Он тоже представлял для них интерес: молодой парень с повадками диковинной птицы. Рядом с ним гости смирнели и, пихая друг друга локтями, обращали внимание на странные ужимки и повадки, которыми полнился тогда Влад. Он был похож на странный колдовской ритуал, заключённый в форму движений и взглядов, нанизанный на кости, запаянный в кожу и прошитый мышцами, на человека из другой эпохи, либо другого времени.

— Где ты живёшь? — спросила одна девушка. — Надеюсь, не здесь?

— А что? — переспросил Влад. — Тот гамак, если что, Виктора. Он курит в нём трубку.
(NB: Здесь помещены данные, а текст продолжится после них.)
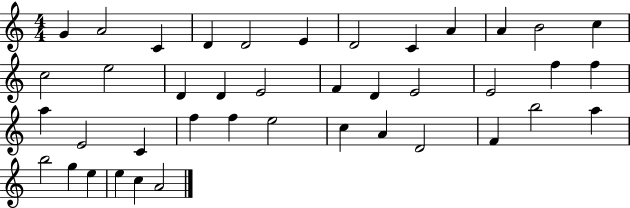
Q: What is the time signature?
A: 4/4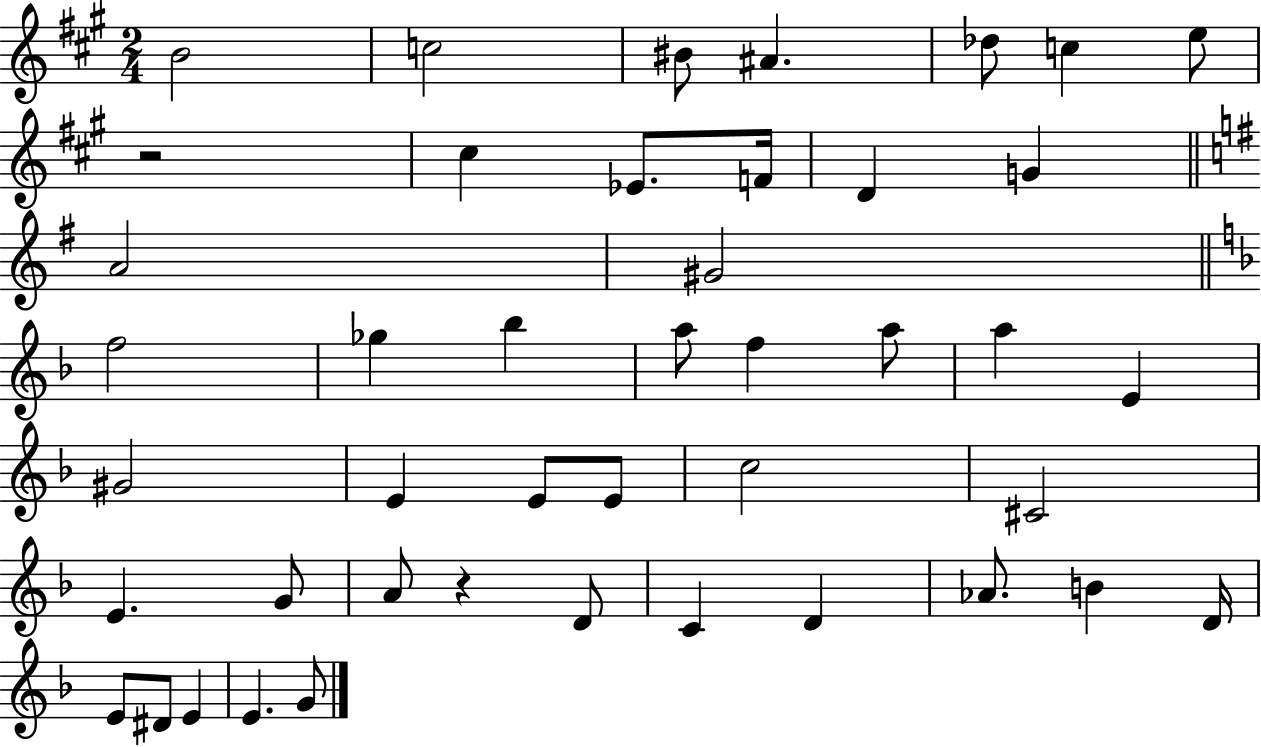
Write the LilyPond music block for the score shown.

{
  \clef treble
  \numericTimeSignature
  \time 2/4
  \key a \major
  \repeat volta 2 { b'2 | c''2 | bis'8 ais'4. | des''8 c''4 e''8 | \break r2 | cis''4 ees'8. f'16 | d'4 g'4 | \bar "||" \break \key g \major a'2 | gis'2 | \bar "||" \break \key d \minor f''2 | ges''4 bes''4 | a''8 f''4 a''8 | a''4 e'4 | \break gis'2 | e'4 e'8 e'8 | c''2 | cis'2 | \break e'4. g'8 | a'8 r4 d'8 | c'4 d'4 | aes'8. b'4 d'16 | \break e'8 dis'8 e'4 | e'4. g'8 | } \bar "|."
}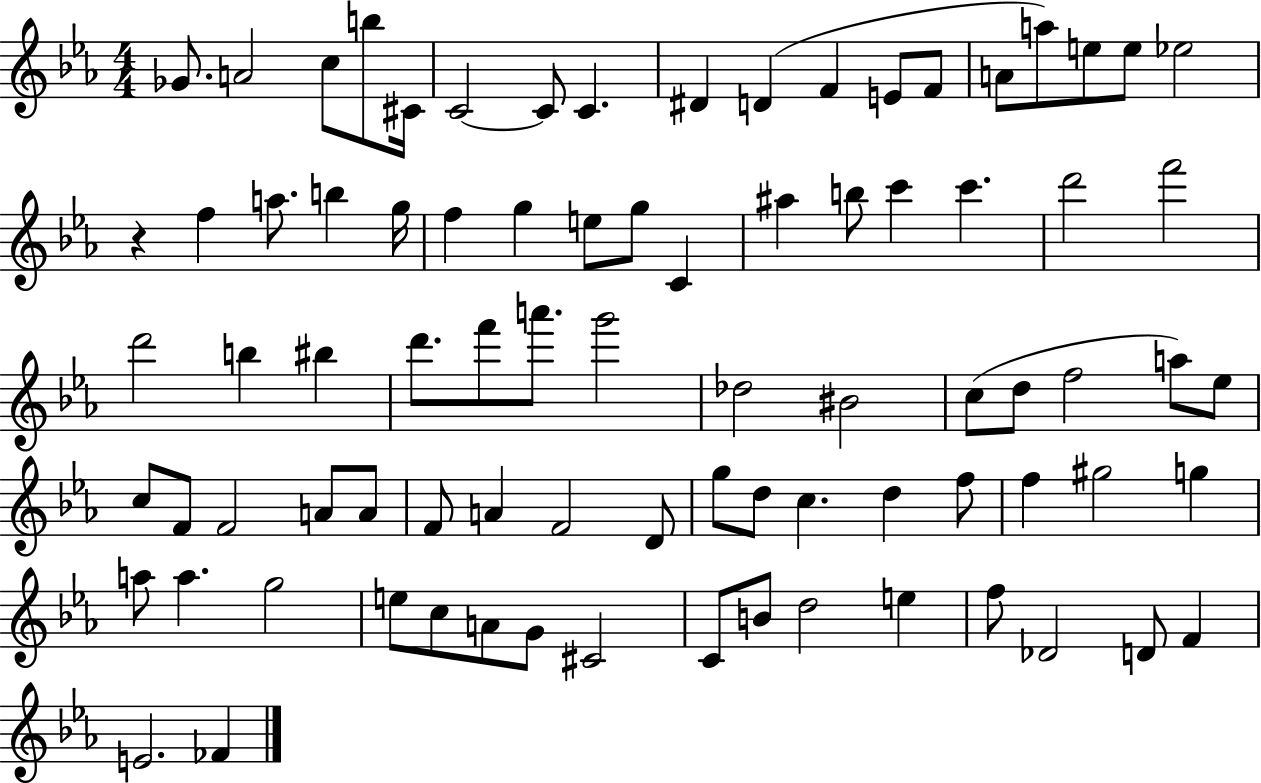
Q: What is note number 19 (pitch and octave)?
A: F5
Он не раз ловил себя на мысли, что, наверное, кажется другим этаким ворчуном, а может и того хуже — мрачным асоциальным типом. Но потом признавался себе не без доли удовлетворения, что такой и есть. Приятно, что ты такой, каким кажешься себе и людям.

— Да нет, — засмеялась девушка. Она нисколько не смутилась, и эта черта — то, что Влад здесь ни на кого не производит гнетущего впечатления, даже если он пытается усилить его любимым пальто, настраивала Влада благожелательно к череде новых знакомых. — Там, на потолке, над гамаком, всё в дыму и в копоти. Как будто из фильма про войну во Вьетнаме. А ты не похож на куряку.